Extrait présenté:

┌────────

L’écriture comme thérapie

Un morceau de tuile qu’un ami lui a rapporté du Rwanda devient son talisman. Il l’avait ramassé dans les ruines de ce qui fut la maison des parents d’ Eugénie, complètement détruite après le massacre sauvage commis par les agresseurs.

Ce morceau de tuile lui inspirera le titre de son recueil «Ma Pierre parle»

Ce recueil de prière poèmes « Mein Stein spricht » (Ma pierre parle) est un témoignage émouvant sur les questions qui la tourmentent: Comment le voisin qui entretenait des liens d’amitié de longue date avec sa famille a-t-il pu devenir leur meurtrier ? Les textes traitent également de l’échec de l’église, de la communauté internationale qui a abandonné le Rwanda à son triste sort. Eugénie puise dans sa foi, la force de surmonter sa douleur.

L’ancien président de la république fédérale allemande, feu Johannes Rau écrivait à propos du livre :

« Je suis sûr que [ce recueil) peut contribuer à ne pas oublier la tragédie de votre pays, Les questions que vous posez sont des questions qui doivent être toujours posées »

En 2001, Madame Musayidire décide de retourner dans son pays afin de rencontrer le meurtrier de sa mère aujourd’hui incarcéré et trouver une réponse aux questions angoissantes qu’elle se pose. La rencontre en prison avec le tueur de sa famille et le retour dans son village ont été filmés. Ce documentaire poignant «Le meurtrier de ma mère» a obtenu en 2003 le prix des Médias «Grimm Preis» et a passé sur plusieurs chaînes de télévision dont Arte et TV5 Europe.

└────────

Exercice écrit 1: Recopiez le passage de l'extrait sur l'écriture comme thérapie qui commence par « L’écriture comme thérapie » et se poursuit jusqu'à « par les agresseurs. ».
L'extrait n'a aucun rapport avec les lignes.

Lignes de l'exercice:
┌────────

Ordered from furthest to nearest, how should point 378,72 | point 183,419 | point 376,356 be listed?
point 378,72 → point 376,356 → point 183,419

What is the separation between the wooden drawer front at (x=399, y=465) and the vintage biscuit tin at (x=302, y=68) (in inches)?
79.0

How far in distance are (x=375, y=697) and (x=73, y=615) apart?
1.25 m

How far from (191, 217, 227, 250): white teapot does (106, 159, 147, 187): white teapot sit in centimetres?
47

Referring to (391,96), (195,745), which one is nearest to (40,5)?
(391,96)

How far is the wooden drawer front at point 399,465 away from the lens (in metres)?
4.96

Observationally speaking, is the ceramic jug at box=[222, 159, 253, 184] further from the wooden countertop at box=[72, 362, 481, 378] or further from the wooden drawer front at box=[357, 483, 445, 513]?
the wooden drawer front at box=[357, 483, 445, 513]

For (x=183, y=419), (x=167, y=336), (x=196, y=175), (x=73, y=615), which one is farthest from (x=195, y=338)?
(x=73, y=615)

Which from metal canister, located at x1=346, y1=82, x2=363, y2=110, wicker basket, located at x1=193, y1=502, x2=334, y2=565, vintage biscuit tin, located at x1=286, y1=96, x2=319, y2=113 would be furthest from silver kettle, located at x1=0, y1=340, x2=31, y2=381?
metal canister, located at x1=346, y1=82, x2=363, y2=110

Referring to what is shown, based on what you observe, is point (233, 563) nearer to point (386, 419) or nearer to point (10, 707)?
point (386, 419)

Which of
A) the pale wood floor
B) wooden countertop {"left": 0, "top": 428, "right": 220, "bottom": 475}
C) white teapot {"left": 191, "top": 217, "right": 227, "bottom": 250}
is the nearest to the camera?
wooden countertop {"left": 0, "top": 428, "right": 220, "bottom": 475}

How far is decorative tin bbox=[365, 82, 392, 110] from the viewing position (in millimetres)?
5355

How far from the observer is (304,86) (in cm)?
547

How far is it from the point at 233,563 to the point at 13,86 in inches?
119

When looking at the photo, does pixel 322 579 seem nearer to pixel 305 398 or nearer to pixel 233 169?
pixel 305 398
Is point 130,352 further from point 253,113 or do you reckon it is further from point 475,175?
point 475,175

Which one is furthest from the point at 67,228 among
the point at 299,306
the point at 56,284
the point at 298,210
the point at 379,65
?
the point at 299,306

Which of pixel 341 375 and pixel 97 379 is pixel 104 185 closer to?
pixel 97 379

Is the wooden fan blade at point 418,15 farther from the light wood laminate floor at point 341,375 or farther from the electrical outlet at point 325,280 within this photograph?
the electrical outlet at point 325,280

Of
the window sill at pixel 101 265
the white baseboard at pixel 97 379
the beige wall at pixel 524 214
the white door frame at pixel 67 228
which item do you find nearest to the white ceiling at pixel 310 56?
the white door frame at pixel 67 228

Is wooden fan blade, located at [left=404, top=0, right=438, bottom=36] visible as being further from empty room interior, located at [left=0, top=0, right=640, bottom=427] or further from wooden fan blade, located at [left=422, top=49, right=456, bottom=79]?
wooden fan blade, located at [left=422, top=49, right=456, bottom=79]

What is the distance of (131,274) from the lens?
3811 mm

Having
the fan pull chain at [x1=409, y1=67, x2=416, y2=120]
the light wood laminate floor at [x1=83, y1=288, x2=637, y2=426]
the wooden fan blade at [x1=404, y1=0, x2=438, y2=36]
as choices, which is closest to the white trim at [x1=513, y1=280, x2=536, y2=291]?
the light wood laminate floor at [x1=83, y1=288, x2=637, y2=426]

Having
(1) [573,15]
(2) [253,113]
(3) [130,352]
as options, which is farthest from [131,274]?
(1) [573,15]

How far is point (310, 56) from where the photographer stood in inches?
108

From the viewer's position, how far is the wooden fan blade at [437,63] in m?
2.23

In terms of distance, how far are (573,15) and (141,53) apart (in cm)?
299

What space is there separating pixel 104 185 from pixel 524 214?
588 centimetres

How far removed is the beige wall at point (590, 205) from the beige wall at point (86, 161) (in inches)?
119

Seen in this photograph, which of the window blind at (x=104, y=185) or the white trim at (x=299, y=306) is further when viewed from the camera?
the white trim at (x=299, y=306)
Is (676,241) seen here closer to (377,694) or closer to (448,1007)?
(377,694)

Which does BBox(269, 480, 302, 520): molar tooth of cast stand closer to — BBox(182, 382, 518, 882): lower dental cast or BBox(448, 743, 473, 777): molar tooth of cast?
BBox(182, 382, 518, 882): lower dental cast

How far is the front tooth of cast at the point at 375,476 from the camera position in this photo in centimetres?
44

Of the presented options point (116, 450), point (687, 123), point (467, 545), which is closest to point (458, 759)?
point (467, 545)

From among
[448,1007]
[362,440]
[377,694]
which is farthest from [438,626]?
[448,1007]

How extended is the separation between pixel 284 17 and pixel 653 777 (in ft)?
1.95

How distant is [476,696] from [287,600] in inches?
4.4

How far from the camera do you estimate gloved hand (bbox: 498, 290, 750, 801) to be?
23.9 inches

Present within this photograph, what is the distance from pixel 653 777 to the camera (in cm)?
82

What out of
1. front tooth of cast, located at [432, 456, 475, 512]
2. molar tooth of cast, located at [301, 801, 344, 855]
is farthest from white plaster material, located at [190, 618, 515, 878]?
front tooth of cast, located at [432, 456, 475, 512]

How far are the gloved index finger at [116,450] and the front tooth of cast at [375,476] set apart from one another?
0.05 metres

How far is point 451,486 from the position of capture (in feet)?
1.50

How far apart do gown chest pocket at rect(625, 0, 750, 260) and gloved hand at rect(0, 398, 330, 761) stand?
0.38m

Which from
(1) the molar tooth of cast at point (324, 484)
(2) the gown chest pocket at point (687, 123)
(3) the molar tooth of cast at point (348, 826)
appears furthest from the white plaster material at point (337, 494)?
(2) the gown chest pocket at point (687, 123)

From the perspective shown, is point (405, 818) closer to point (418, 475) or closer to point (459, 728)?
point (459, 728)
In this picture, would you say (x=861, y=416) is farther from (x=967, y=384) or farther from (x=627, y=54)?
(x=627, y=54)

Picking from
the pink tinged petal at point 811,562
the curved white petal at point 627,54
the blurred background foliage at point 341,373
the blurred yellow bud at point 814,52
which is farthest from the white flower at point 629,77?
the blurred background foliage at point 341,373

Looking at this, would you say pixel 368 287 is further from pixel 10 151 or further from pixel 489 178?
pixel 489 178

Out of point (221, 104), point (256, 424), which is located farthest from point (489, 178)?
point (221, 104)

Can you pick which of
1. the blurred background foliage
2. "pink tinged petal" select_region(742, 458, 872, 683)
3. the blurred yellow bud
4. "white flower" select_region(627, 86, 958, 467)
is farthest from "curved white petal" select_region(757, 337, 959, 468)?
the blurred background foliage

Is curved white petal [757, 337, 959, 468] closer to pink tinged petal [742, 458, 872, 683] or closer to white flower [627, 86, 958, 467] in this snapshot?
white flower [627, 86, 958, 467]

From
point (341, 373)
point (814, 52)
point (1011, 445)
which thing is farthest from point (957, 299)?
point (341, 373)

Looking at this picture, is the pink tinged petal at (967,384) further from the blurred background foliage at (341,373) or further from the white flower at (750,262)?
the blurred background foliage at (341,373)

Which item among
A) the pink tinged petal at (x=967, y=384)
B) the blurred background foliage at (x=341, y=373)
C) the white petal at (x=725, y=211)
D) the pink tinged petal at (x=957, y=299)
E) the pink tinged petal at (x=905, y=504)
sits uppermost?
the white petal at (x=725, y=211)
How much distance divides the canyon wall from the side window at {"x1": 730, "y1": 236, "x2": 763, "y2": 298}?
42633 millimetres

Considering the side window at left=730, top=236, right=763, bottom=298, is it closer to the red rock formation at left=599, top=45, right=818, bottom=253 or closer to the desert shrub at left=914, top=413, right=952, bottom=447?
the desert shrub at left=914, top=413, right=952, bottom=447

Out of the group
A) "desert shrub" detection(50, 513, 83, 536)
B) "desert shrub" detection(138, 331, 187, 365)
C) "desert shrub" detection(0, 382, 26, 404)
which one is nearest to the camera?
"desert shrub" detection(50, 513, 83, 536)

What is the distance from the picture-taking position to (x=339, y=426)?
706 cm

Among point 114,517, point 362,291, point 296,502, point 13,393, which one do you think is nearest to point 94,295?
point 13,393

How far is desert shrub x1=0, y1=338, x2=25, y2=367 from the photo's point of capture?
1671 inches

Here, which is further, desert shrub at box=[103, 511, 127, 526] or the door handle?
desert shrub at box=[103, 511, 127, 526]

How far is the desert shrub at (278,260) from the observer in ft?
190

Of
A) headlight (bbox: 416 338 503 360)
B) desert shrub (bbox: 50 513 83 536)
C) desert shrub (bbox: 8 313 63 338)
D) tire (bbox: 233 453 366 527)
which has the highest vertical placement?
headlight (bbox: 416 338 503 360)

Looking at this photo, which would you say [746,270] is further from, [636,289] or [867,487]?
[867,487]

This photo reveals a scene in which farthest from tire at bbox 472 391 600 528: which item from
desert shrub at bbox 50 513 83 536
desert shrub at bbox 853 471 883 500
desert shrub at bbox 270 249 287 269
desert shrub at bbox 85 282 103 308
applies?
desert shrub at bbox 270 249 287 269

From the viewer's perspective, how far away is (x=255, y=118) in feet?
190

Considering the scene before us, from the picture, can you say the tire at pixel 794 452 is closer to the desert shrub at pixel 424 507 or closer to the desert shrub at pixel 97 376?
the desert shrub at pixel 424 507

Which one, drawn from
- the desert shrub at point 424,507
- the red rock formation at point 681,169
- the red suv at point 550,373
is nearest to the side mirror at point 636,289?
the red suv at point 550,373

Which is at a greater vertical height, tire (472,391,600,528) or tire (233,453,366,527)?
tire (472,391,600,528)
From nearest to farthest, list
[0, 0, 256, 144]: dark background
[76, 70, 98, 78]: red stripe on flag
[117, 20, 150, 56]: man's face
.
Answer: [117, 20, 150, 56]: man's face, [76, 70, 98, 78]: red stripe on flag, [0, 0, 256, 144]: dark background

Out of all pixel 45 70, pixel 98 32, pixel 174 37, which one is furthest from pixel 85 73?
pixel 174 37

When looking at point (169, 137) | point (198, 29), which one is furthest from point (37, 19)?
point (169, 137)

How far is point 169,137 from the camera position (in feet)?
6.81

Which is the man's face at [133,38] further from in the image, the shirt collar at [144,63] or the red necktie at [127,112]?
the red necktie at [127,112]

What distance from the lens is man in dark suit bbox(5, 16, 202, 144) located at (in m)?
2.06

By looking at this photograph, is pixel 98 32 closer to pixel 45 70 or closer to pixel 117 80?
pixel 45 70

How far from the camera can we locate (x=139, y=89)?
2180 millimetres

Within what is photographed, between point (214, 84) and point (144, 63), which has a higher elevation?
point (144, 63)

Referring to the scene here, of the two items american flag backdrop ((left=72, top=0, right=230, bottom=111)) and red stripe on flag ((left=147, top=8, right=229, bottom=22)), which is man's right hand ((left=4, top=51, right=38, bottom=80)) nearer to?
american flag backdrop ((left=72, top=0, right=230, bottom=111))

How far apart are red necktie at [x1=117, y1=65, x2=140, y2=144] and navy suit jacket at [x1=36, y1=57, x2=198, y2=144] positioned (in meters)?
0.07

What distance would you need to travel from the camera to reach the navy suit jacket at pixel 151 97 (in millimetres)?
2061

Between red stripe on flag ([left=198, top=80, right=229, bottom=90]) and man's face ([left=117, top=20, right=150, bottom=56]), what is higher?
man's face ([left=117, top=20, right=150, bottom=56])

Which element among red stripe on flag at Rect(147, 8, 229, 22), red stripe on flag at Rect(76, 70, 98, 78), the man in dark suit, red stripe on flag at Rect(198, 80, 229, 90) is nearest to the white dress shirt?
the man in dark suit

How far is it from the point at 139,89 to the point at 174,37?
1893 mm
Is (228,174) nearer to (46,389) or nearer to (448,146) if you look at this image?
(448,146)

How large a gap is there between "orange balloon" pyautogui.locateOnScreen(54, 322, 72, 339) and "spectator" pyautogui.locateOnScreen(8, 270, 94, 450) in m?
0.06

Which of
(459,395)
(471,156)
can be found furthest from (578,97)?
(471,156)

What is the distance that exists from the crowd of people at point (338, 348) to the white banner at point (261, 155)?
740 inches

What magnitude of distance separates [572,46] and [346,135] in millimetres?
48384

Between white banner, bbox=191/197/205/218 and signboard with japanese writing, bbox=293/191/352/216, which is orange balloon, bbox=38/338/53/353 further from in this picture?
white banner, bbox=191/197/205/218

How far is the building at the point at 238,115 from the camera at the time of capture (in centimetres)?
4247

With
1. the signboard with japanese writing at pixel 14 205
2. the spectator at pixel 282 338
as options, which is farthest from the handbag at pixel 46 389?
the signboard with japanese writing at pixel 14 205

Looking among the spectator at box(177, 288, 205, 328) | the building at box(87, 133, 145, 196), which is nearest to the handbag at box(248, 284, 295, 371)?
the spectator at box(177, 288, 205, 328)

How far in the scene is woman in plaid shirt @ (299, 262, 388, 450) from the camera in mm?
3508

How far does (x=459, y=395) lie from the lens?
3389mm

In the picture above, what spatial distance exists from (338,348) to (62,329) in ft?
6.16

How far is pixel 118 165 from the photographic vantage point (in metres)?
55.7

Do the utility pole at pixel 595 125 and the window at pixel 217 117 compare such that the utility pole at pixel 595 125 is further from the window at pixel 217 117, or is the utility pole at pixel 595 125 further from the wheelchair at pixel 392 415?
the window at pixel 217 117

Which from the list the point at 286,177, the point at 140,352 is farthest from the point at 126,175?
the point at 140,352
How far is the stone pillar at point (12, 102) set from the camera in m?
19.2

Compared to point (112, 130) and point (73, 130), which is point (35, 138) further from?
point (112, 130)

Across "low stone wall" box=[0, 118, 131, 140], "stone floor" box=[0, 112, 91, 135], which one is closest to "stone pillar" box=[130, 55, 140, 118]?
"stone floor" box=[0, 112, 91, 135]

└────────

Exercice écrit 2: Repérez toutes les lignes où figure le mot « feet », puis recopiez-les.

Réponse 1:
L’écriture comme thérapie

Un morceau de tuile qu’un ami lui a rapporté du Rwanda devient son talisman. Il l’avait ramassé dans les ruines de ce qui fut la maison des parents d’ Eugénie, complètement détruite après le massacre sauvage commis par les agresseurs.

Réponse 2:
How far is point 451,486 from the position of capture (in feet)?
From the viewer's perspective, how far away is (x=255, y=118) in feet?
How far is point 169,137 from the camera position (in feet)?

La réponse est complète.